The drug, which goes by the name Osphena, is being marketed following two successful 12-week phase III trials to establish efficacy and a longer trial that examined the safety profile of the active ingredient (ospemifene). The key findings indicated a statistically significant difference between placebo and treatment groups, with the latter having 14% greater alleviation of symptoms. In addition to that, there were reports of more side effects in the treatment groups such as urinary tract infections, increased hot flashes and an increased risk for yeast infection.

One aspect that was criticised was whether the marketing of Opshena misrepresented what dyspareunia is and how many women would benefit from the treatment. Essentially, dyspareunia is painful sexual intercourse that can occur due to a range of medical causes that can be congenital or acquired. These include, but are not restricted to endometriosis, vaginal septa, vulvular vestibules, and vaginismus. Osphena is meant to work by enhancing oestrogen levels that lead to vulvo-vaginal atrophy. However, vulvo-vaginal atrophy is a term used for a process that is not restricted to the genital area but results in the thinning of skin and muscles in general. According to the researchers, Opshena would have the potential to be useful for 64 million women in the US alone. We consider this number to be on the high side by a considerable margin.

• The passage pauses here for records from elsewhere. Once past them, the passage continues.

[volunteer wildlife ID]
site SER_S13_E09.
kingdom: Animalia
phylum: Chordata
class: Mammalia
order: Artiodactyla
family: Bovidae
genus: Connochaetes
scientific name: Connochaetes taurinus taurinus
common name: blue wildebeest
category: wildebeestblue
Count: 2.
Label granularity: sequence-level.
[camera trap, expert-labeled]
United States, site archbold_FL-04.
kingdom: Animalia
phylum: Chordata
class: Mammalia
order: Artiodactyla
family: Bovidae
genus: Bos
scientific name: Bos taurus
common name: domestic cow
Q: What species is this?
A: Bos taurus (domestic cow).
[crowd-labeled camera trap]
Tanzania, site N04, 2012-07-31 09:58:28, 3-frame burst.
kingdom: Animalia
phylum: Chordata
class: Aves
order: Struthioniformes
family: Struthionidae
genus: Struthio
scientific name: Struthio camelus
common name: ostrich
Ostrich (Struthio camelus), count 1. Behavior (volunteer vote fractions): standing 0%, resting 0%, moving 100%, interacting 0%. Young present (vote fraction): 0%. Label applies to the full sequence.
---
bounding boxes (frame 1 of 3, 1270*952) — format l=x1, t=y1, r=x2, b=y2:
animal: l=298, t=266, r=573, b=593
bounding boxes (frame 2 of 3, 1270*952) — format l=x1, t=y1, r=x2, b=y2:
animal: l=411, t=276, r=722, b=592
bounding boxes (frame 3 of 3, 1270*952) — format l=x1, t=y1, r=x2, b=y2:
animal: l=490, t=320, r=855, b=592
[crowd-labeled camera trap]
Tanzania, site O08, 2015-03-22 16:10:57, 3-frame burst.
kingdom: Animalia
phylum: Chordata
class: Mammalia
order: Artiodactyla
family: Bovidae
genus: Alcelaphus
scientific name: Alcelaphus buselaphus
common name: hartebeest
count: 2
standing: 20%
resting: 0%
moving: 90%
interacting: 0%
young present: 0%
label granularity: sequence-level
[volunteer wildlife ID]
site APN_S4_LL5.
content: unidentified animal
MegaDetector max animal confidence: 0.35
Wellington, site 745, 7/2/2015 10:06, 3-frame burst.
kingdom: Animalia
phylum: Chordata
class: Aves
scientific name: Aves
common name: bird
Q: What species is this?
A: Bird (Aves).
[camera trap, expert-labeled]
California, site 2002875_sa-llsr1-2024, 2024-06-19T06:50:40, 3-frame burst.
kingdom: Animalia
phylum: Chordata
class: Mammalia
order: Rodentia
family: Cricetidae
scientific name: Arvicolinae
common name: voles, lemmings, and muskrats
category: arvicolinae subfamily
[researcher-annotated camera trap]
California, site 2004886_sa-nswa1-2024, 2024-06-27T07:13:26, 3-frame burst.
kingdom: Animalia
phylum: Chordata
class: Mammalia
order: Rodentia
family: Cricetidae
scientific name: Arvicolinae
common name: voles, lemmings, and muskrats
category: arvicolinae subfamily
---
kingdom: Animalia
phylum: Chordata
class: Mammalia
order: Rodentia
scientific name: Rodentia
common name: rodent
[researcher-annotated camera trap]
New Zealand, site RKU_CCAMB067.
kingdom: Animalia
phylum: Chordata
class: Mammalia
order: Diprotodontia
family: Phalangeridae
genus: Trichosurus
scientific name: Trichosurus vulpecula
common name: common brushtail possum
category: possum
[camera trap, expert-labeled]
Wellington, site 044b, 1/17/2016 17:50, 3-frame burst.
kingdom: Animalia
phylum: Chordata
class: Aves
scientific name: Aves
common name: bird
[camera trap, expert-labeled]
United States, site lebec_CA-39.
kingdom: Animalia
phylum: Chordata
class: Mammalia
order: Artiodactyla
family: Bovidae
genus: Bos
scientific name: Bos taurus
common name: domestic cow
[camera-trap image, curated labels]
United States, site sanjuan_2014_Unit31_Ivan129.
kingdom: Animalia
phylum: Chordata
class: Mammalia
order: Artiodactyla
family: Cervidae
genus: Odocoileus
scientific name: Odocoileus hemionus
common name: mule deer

Although both sides appear to advocate two extremes, we are glad to see that the findings and marketing of this treatment are not going unnoticed. It is important to understand the rigorous methods required for a treatment to pass a phase III trial. Therefore, even smaller effects may be important and sufficient for a treatment to be taken seriously by the research community. Naturally, no pharmaceutical company would wish to harm an individual in order to increase their profits and we are a bit tired of this dated argument being regurgitated in the media.

What we found interesting was the way dyspareunia was explained. Clearly it is a condition that confuses individuals, and we agree that the manufacturers have inflated the number of women that can be helped. Yet we cannot help to wonder whether the marketing really is a case of misrepresentation. From our experience, we know that many women seek to get an informed opinion from clinicians rather than relying on marketing material. Accordingly, clinicians strive to explain treatments, conditions and risks in enough detail for a patient to feel like they are making an informed decision. This is why we feel that some of the commentary on the marketing of Osphena, needlessly underestimates the intelligence of adult women and ethics of clinicians.